The patterns analysed by HT in the August 1 draft roll were largely consistent with those in the September 30 document.
Official records from the Bihar Chief Electoral Officer (CEO) revealed that out of 366,742 names deleted from the draft electoral rolls during the Special Intensive Revision (SIR), 9,968 were removed without citing death, relocation, or duplication as the reason. Among the rest, 62,441 were marked as deceased, 212,999 as having shifted residence, and 81,334 as repeated entries, people familiar with the matter said.
The Election Commission of India (ECI) on September 30 published the final electoral list for Bihar comprising 74.2 million voters, roughly 4.7 million names lighter than at the beginning of the controversial exercise that ended on the day. The draft roll published on August 1 after the first phase of the SIR was completed, comprised 72.4 million people, dropping 6.56 million names from the rolls published on June 24. In the two-month-long verification of documents and submission of objections process, another 366,000 names were excised while 2.15 million names were added, the ECI statement had then said.
As per the records, the unexplained deletions are particularly concentrated in districts such as Supaul (4,300), Kishanganj (3,848), West Champaran (251) and Sitamarhi (200).
To be sure, the constituency-level totals appear higher than the state figure because initial reports include all deletions before consolidation. According to ECI, it removes duplicate counts to ensure each voter is counted once in the final tally. Many of these districts lie along Bihar’s northern and eastern borders adjoining Nepal and West Bengal. The border belt has large populations of seasonal migrants and cross-border families, where citizenship documentation is often patchy and voter verification drives have historically faced administrative challenges.
For example, the name of a repeated entry can be deleted from two districts; and will show as two different deletions in both the districts. However, it will show as a single deletion in the state total.
The patterns analysed by HT in the August 1 draft roll were largely consistent with those in the September 30 document. The eastern Bihar district of Gopalganj – marked by seasonal riverine floods, distress migration and marriage links across the state border with Uttar Pradesh – saw the maximum share of deletions in both the August 1 and September 30 rolls. Similarly, more female names were deleted from the rolls than male names.
The number of deletions are among the largest single removal of voters from any state’s electoral rolls in recent memory, a move the poll panel has defended as being necessary in the Supreme Court to maintain the sanctity of elections. The completion of the process is also the final stage before the high-stakes assembly elections are announced likely in the next two weeks.
The exercise began on July 1. The first phase of SIR – which saw roughly 100,000 booth-level officers fan out across 38 districts and distribute partially pre-filled forms to electors – ended on July 26. The draft roll was published on August 1 with the deletions largely attributed to absent, shifted or dead voters.
Soon after it was announced, SIR generated a controversy. Opposition MPs have demonstrated against the exercise in Parliament, alleging it is an affront to electoral democracy. But ECI dismissed these allegations. The Supreme Court refused to stay the exercise but asked the commission to consider accepting Aadhaar cards and voter IDs as supporting documents. On October 7, the Supreme Court asked ECI to furnish information about the nearly 366,000 additional voters deleted from the final electoral rolls, while clarifying that it will not conduct any “roving inquiry” into the SIR process unless credible examples are shown to prove that genuine voters were wrongfully excluded.
******************************
→ **Exercise instructions**:
a - Answer each question from the article on Bihar's electoral roll revision.
(i) How many of the deleted names were marked as deceased?
(ii) On what date did the exercise begin?
(iii) Which district saw the maximum share of deletions in both the August 1 and September 30 rolls?
b - Return the portion of the article on Bihar's electoral roll revision between "As per the records, the" and "faced administrative challenges.", inclusive.
c - Continue the article on Bihar's electoral roll revision from the point at which it stops.
The lines after this point are separate material, unrelated to the article on Bihar's electoral roll revision.

→ **Dataset content**:
******************************
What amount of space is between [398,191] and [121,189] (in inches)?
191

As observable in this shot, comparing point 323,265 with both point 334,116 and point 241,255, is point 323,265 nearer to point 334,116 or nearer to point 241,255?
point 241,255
******************************
→ **Expected outputs**:
a -
(i) 62,441
(ii) July 1
(iii) Gopalganj

b -
As per the records, the unexplained deletions are particularly concentrated in districts such as Supaul (4,300), Kishanganj (3,848), West Champaran (251) and Sitamarhi (200).
To be sure, the constituency-level totals appear higher than the state figure because initial reports include all deletions before consolidation. According to ECI, it removes duplicate counts to ensure each voter is counted once in the final tally. Many of these districts lie along Bihar’s northern and eastern borders adjoining Nepal and West Bengal. The border belt has large populations of seasonal migrants and cross-border families, where citizenship documentation is often patchy and voter verification drives have historically faced administrative challenges.

c -
Interestingly, the data also shows that there were no suo motu deletions by state officers. All deletions were made on the basis of Form 7, which is used in objecting to someone’s inclusion in the electoral roll or for seeking deletion of one’s own or another’s name. An elector may invoke Form 7 on grounds such as death, permanent shifting, duplication, under-age, or non-citizenship. In theory, once a Form 7 is filed, the electoral registration officer must issue a hearing, consider objections, record reasons for acceptance or rejection, and inform the interested party.
Officials aware of the matter told HT that many of the deleted entries pertain to “illegal migrants” or to people who failed to respond with documentary proof following notices and hearing orders. However, officials refused to give the breakup of the data on how many are illegal immigrants and how many did not have proper documentation.
Opposition parties, including the Rashtriya Janata Dal (RJD) and various civil society organizations, have pressed strongly against the SIR process. They argue that mass deletions—especially of groups such as women, minorities or economically marginalized migrants—amount to denial of franchise to citizens who were never duly informed. In court pleadings, they have pointed out that the published lists show voters as “deleted” without detailed reasons or individual communication, rendering appeals meaningless. They have also submitted that the exercise departs from earlier norms: for instance, in the 2003 intensive revision, citizenship verification was not broadly mandated across all entries, whereas in 2025 the burden of proof seems to have shifted heavily onto the voter.
In hearings before a two-judge bench of the Supreme Court (Justices Surya Kant and Joymalya Bagchi), petitioners including the Association for Democratic Reforms (ADR), Yogendra Yadav and others have demanded that the Election Commission of India (ECI) disclose the full list of deleted names along with reasons for each deletion, and allow excluded electors to file appeals. The Court has flagged that, while natural deletions like death or migration may be acceptable, “if you are deleting someone, please follow Rule 21 of the Registration of Electors Rules, 1960,” and directed that voters be given the opportunity to be heard. The Court has also ordered that the state legal services authority provide free legal aid to the excluded 3.66 lakh individuals.
ECI and CEO officials maintain that almost all deletions (about 99 percent) pertain to legitimate grounds of death, migration or duplication, and that non-citizens accounted for a negligible proportion of removals. During court proceedings, ECI counsel has asserted no complaints or appeals have been filed by excluded electors, and that all political parties had expressed satisfaction with the roll revision.
However, petitioners say the absence of individual notices and the opacity in reasoned deletions may amount to disenfranchisement at scale, particularly in border districts and migrant-rich areas.